[Haskell-cafe] Re: reversing big list with constant heap space used
apfelmus
apfelmus at quantentunnel.de
Thu May 17 04:19:27 EDT 2007
Evan Laforge wrote:
>> I think that in every particular case you have to find out how to avoid
>> 'reverse'. Especially if you have two 'reverse's like in
>> reverse . dropWhile p . reverse
>> there are more efficient solutions.
>
> Just from curiosity, what *is* an efficient way to do rDropWhile?
> Here's something which at least avoids 2 reverses:
>
> rDropWhile = doRDropWhile []
>
> doRDropWhile accum f [] = []
> doRDropWhile accum f (x:xs)
> | f x = doRDropWhile (x:accum) f xs
> | otherwise = reverse (x:accum) ++ doRDropWhile [] f xs
How about a fold?
rDropWhile f = either (const []) id . foldr g (Left ())
where
g x (Left _ ) = if f x then Left () else Right [x]
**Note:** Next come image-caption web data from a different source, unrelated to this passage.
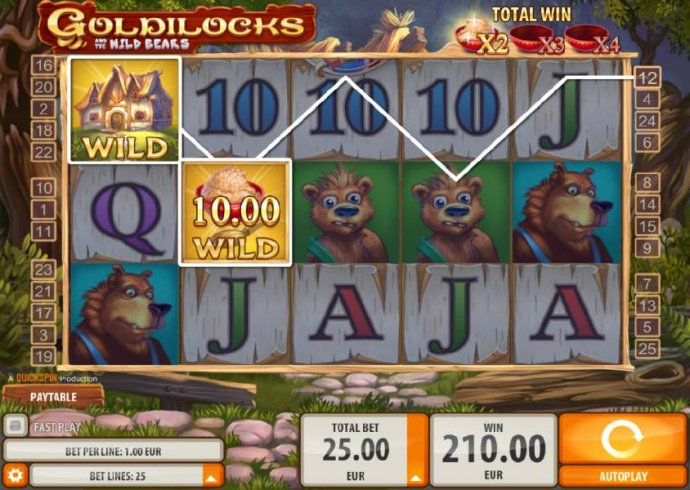 Multiple winning paylines triggered by a pair of wild symbols - No Deposit Casino Guide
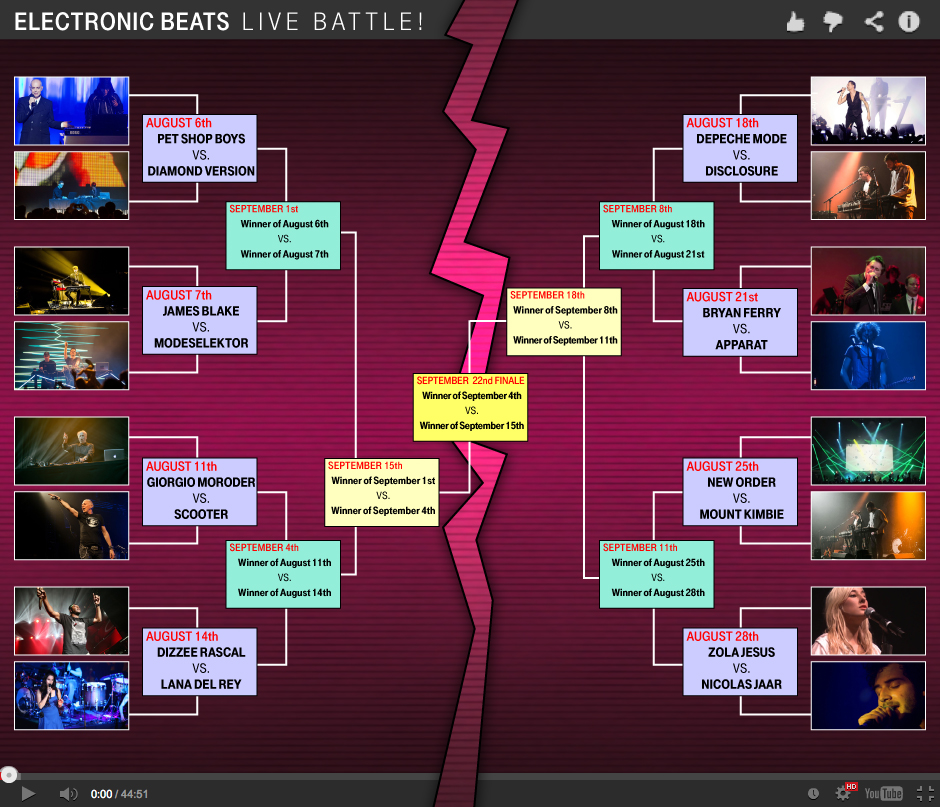 Live_Battle_Chart_Electronic_Beats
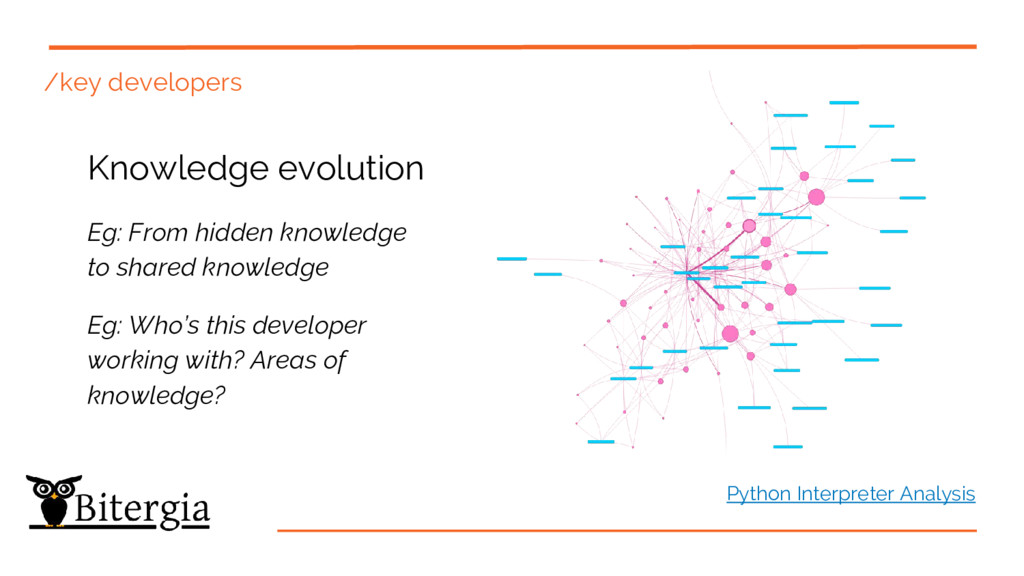 /key developers Knowledge evolution Eg: From hi...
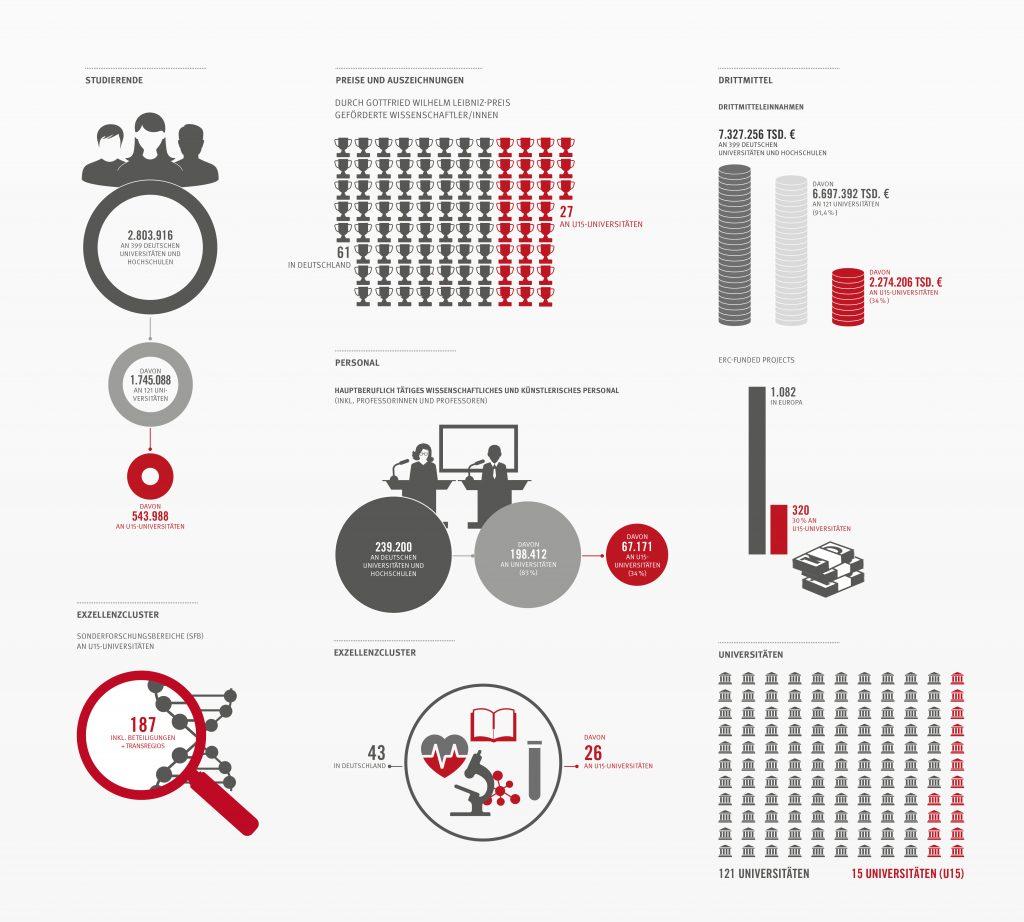 Infografiken_Zeit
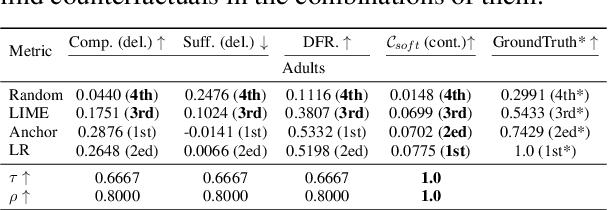Figure 3 for Counterfactual Evaluation for Explainable AI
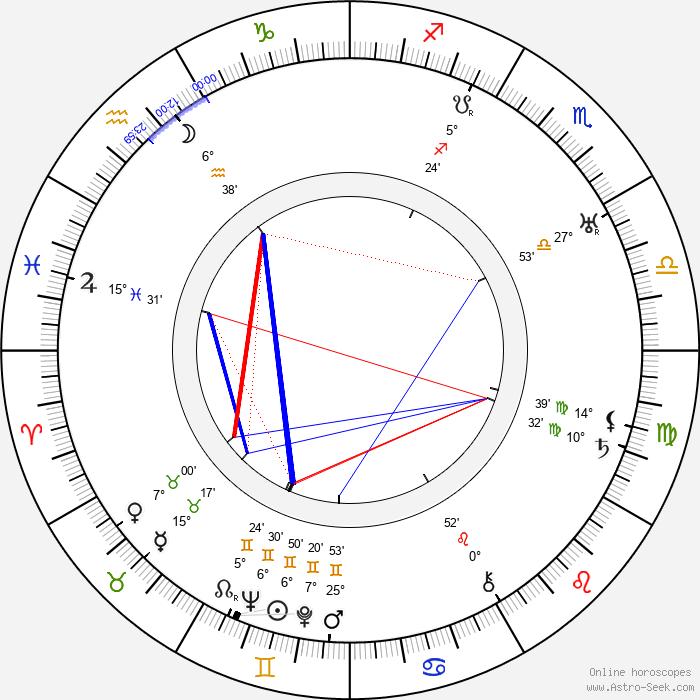 Emil Chaberski - Birth horoscope chart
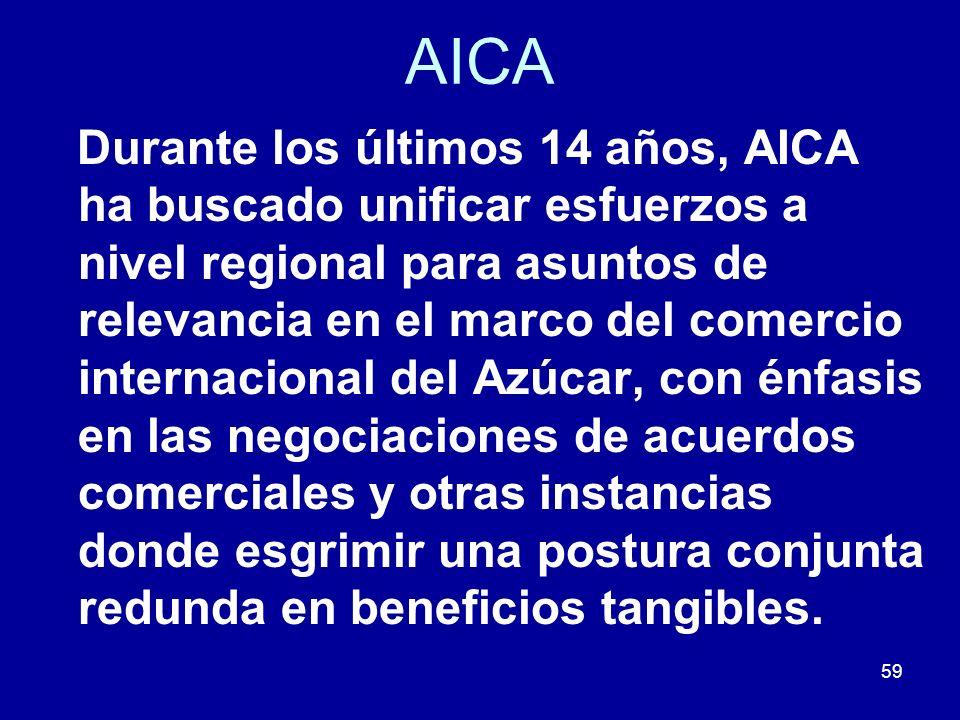 59 AICA Durante los últimos 14 años, AICA ha buscado unificar esfuerzos a nivel regional para asuntos de relevancia en el marco del comercio internaci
g x (Right xs) = Right (x:xs)
> I assume this is not in Data.List to discourage people from doing
> things to the right side of lists... it's still useful for string
> stuff where ByteString would be overkill though.
Indeed, the list data structure is intended to be used from the left
only. For double-end access, there are queues and Data.Sequence.